- Given data:
· · · ·
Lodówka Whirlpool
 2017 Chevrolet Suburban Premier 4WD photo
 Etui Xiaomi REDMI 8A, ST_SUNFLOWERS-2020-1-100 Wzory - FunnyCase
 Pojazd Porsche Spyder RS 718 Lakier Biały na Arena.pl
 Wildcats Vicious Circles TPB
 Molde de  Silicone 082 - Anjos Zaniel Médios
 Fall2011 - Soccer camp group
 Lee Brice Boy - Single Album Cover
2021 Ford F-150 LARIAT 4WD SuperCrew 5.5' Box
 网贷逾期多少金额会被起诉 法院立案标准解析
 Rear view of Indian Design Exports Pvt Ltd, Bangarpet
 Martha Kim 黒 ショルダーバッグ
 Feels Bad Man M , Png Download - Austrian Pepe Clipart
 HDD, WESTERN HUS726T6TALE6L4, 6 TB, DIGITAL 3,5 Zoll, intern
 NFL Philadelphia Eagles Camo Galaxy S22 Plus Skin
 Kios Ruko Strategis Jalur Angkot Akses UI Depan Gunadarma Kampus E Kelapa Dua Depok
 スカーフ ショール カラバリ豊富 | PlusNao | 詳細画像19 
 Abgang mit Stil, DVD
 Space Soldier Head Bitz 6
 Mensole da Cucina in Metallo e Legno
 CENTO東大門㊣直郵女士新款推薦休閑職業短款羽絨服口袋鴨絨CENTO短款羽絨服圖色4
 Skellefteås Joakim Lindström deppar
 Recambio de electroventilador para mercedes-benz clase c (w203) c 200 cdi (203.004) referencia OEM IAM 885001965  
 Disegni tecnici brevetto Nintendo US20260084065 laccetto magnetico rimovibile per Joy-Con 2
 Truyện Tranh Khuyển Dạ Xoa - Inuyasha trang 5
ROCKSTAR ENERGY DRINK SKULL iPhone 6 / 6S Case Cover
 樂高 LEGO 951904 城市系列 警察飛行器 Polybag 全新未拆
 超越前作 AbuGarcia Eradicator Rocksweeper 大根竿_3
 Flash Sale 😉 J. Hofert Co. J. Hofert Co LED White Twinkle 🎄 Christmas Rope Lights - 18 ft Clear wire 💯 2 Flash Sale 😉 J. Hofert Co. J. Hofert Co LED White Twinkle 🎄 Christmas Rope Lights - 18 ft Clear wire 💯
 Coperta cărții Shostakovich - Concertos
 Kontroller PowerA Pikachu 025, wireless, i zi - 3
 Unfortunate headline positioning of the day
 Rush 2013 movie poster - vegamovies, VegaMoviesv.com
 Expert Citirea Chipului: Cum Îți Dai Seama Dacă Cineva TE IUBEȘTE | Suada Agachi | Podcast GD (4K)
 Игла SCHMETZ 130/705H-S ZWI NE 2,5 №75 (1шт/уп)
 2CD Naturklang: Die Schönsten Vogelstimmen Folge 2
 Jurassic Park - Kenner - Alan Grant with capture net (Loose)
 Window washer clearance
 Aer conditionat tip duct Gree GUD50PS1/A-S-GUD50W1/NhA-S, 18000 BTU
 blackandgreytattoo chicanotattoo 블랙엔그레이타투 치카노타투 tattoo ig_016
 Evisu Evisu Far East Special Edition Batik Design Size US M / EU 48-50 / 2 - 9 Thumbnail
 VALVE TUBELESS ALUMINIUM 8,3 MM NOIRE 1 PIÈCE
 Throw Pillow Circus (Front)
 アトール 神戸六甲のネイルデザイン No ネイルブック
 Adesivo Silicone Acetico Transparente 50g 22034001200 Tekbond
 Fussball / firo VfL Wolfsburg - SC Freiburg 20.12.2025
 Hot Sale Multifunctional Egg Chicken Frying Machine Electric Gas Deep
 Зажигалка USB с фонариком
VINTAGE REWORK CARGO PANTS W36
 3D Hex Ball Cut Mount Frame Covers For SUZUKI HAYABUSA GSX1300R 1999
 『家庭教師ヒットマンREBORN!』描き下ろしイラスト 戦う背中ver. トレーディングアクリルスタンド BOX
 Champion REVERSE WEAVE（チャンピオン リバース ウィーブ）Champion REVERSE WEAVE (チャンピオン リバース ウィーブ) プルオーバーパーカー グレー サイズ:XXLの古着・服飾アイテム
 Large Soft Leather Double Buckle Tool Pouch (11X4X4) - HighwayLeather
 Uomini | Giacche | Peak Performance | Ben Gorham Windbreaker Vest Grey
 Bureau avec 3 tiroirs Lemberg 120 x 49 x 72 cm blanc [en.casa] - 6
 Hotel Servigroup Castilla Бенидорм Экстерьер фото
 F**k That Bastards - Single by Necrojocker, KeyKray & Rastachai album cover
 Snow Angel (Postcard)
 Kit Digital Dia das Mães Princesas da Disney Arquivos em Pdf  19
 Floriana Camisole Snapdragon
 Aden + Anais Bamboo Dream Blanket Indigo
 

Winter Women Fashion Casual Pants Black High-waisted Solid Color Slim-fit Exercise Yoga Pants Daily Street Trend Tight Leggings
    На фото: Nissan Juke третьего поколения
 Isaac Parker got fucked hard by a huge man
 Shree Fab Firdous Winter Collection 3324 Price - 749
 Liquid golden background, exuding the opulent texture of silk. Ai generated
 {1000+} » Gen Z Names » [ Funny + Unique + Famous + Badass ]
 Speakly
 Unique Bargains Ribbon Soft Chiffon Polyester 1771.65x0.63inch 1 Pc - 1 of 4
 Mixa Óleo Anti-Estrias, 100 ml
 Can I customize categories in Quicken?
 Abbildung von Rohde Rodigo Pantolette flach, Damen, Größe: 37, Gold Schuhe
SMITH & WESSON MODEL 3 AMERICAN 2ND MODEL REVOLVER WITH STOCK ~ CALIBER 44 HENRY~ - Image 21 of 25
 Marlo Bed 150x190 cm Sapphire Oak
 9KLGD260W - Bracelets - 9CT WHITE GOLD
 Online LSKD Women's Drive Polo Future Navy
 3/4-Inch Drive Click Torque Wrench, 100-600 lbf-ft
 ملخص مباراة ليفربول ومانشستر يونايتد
· · · ·
- What is being asked:
The records above need copying again. Keep each word as it is.

- Answer to this exercise:
Lodówka Whirlpool
 2017 Chevrolet Suburban Premier 4WD photo
 Etui Xiaomi REDMI 8A, ST_SUNFLOWERS-2020-1-100 Wzory - FunnyCase
 Pojazd Porsche Spyder RS 718 Lakier Biały na Arena.pl
 Wildcats Vicious Circles TPB
 Molde de  Silicone 082 - Anjos Zaniel Médios
 Fall2011 - Soccer camp group
 Lee Brice Boy - Single Album Cover
2021 Ford F-150 LARIAT 4WD SuperCrew 5.5' Box
 网贷逾期多少金额会被起诉 法院立案标准解析
 Rear view of Indian Design Exports Pvt Ltd, Bangarpet
 Martha Kim 黒 ショルダーバッグ
 Feels Bad Man M , Png Download - Austrian Pepe Clipart
 HDD, WESTERN HUS726T6TALE6L4, 6 TB, DIGITAL 3,5 Zoll, intern
 NFL Philadelphia Eagles Camo Galaxy S22 Plus Skin
 Kios Ruko Strategis Jalur Angkot Akses UI Depan Gunadarma Kampus E Kelapa Dua Depok
 スカーフ ショール カラバリ豊富 | PlusNao | 詳細画像19 
 Abgang mit Stil, DVD
 Space Soldier Head Bitz 6
 Mensole da Cucina in Metallo e Legno
 CENTO東大門㊣直郵女士新款推薦休閑職業短款羽絨服口袋鴨絨CENTO短款羽絨服圖色4
 Skellefteås Joakim Lindström deppar
 Recambio de electroventilador para mercedes-benz clase c (w203) c 200 cdi (203.004) referencia OEM IAM 885001965  
 Disegni tecnici brevetto Nintendo US20260084065 laccetto magnetico rimovibile per Joy-Con 2
 Truyện Tranh Khuyển Dạ Xoa - Inuyasha trang 5
ROCKSTAR ENERGY DRINK SKULL iPhone 6 / 6S Case Cover
 樂高 LEGO 951904 城市系列 警察飛行器 Polybag 全新未拆
 超越前作 AbuGarcia Eradicator Rocksweeper 大根竿_3
 Flash Sale 😉 J. Hofert Co. J. Hofert Co LED White Twinkle 🎄 Christmas Rope Lights - 18 ft Clear wire 💯 2 Flash Sale 😉 J. Hofert Co. J. Hofert Co LED White Twinkle 🎄 Christmas Rope Lights - 18 ft Clear wire 💯
 Coperta cărții Shostakovich - Concertos
 Kontroller PowerA Pikachu 025, wireless, i zi - 3
 Unfortunate headline positioning of the day
 Rush 2013 movie poster - vegamovies, VegaMoviesv.com
 Expert Citirea Chipului: Cum Îți Dai Seama Dacă Cineva TE IUBEȘTE | Suada Agachi | Podcast GD (4K)
 Игла SCHMETZ 130/705H-S ZWI NE 2,5 №75 (1шт/уп)
 2CD Naturklang: Die Schönsten Vogelstimmen Folge 2
 Jurassic Park - Kenner - Alan Grant with capture net (Loose)
 Window washer clearance
 Aer conditionat tip duct Gree GUD50PS1/A-S-GUD50W1/NhA-S, 18000 BTU
 blackandgreytattoo chicanotattoo 블랙엔그레이타투 치카노타투 tattoo ig_016
 Evisu Evisu Far East Special Edition Batik Design Size US M / EU 48-50 / 2 - 9 Thumbnail
 VALVE TUBELESS ALUMINIUM 8,3 MM NOIRE 1 PIÈCE
 Throw Pillow Circus (Front)
 アトール 神戸六甲のネイルデザイン No ネイルブック
 Adesivo Silicone Acetico Transparente 50g 22034001200 Tekbond
 Fussball / firo VfL Wolfsburg - SC Freiburg 20.12.2025
 Hot Sale Multifunctional Egg Chicken Frying Machine Electric Gas Deep
 Зажигалка USB с фонариком
VINTAGE REWORK CARGO PANTS W36
 3D Hex Ball Cut Mount Frame Covers For SUZUKI HAYABUSA GSX1300R 1999
 『家庭教師ヒットマンREBORN!』描き下ろしイラスト 戦う背中ver. トレーディングアクリルスタンド BOX
 Champion REVERSE WEAVE（チャンピオン リバース ウィーブ）Champion REVERSE WEAVE (チャンピオン リバース ウィーブ) プルオーバーパーカー グレー サイズ:XXLの古着・服飾アイテム
 Large Soft Leather Double Buckle Tool Pouch (11X4X4) - HighwayLeather
 Uomini | Giacche | Peak Performance | Ben Gorham Windbreaker Vest Grey
 Bureau avec 3 tiroirs Lemberg 120 x 49 x 72 cm blanc [en.casa] - 6
 Hotel Servigroup Castilla Бенидорм Экстерьер фото
 F**k That Bastards - Single by Necrojocker, KeyKray & Rastachai album cover
 Snow Angel (Postcard)
 Kit Digital Dia das Mães Princesas da Disney Arquivos em Pdf  19
 Floriana Camisole Snapdragon
 Aden + Anais Bamboo Dream Blanket Indigo
 

Winter Women Fashion Casual Pants Black High-waisted Solid Color Slim-fit Exercise Yoga Pants Daily Street Trend Tight Leggings
    На фото: Nissan Juke третьего поколения
 Isaac Parker got fucked hard by a huge man
 Shree Fab Firdous Winter Collection 3324 Price - 749
 Liquid golden background, exuding the opulent texture of silk. Ai generated
 {1000+} » Gen Z Names » [ Funny + Unique + Famous + Badass ]
 Speakly
 Unique Bargains Ribbon Soft Chiffon Polyester 1771.65x0.63inch 1 Pc - 1 of 4
 Mixa Óleo Anti-Estrias, 100 ml
 Can I customize categories in Quicken?
 Abbildung von Rohde Rodigo Pantolette flach, Damen, Größe: 37, Gold Schuhe
SMITH & WESSON MODEL 3 AMERICAN 2ND MODEL REVOLVER WITH STOCK ~ CALIBER 44 HENRY~ - Image 21 of 25
 Marlo Bed 150x190 cm Sapphire Oak
 9KLGD260W - Bracelets - 9CT WHITE GOLD
 Online LSKD Women's Drive Polo Future Navy
 3/4-Inch Drive Click Torque Wrench, 100-600 lbf-ft
 ملخص مباراة ليفربول ومانشستر يونايتد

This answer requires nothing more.